Spacers are chambers that help deliver medication to the lungs and reduce local side effects; they reduce the velocity of released medication and provide a more gentle mist of suspended particles. The survey was released today during the annual meeting of the American Academy of Family Physicians (AAFP).

Physicians polled estimate that 61 percent of their patients fill spacer prescriptions, but actual prescription audits suggest that only 24 percent do.

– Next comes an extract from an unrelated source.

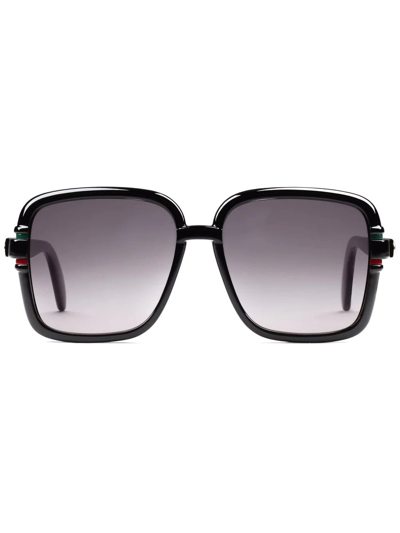 Gucci Oversized-frame Sunglasses In Black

This data, coupled with the new survey findings, highlights the fact that as many as three-quarters of patients who are prescribed spacers may be ignoring their doctor’s instructions.

The 1997 National Institutes of Health (NIH) guidelines for the diagnosis and management of asthma cite spacers as a recommended tool for the effective long-term treatment of asthma.

"Physicians understand the important role spacers play in the treatment of chronic asthma," said Allan Luskin, M.D., clinical associate professor of medicine at University of Wisconsin in Madison. "However, without proper patient education on the use and value of these devices, spacer compliance will continue to be an issue."

The physician spacer survey consists of interviews with a total of 517 physicians including family practice, general practice, internal medicine, pulmonologists and allergists. The final sample size yields a margin of error of +/- 4.3 percent at a confidence level of 95 percent. The survey was conducted on behalf of Rhone-Poulenc Rorer Pharmaceuticals Inc., manufacturers of Azmacort®, the only inhaled bronchial steroid clinically tested and approved with a built-in spacer.

In echoing the NIH guidelines, seven out of ten physicians (71 percent) cited enhanced drug deposition (delivery to the lungs) as the greatest benefit provided by spacers, followed by a reduction in local side effects (27 percent). When asked to explain the low number of patients using spacers, physicians listed lack of patient knowledge of spacer values/benefits (32 percent), spacer cost (29 percent) and lack of patient motivation (28 percent) as the three greatest barriers preventing patients from using spacers as prescribed.

"This survey has illustrated a handful of reasons why patients may not be using their spacers. In doing so, the study has put physicians on notice to take steps toward helping their patients understand the importance of spacers and better manage their disease," added Dr. Luskin.

When asked how to improve patient spacer use, three-quarters (75 percent) of physicians found knowledge of spacer benefits to be most important to spacer compliance, with more than half (53 percent) finding a strong link between patient education on spacer use and spacer compliance. Furthermore, nearly nine out of ten physicians (86 percent) felt that spacer use would improve if time were taken to properly educate patients on how to use a spacer (50 percent) or on the value of a spacer (36 percent).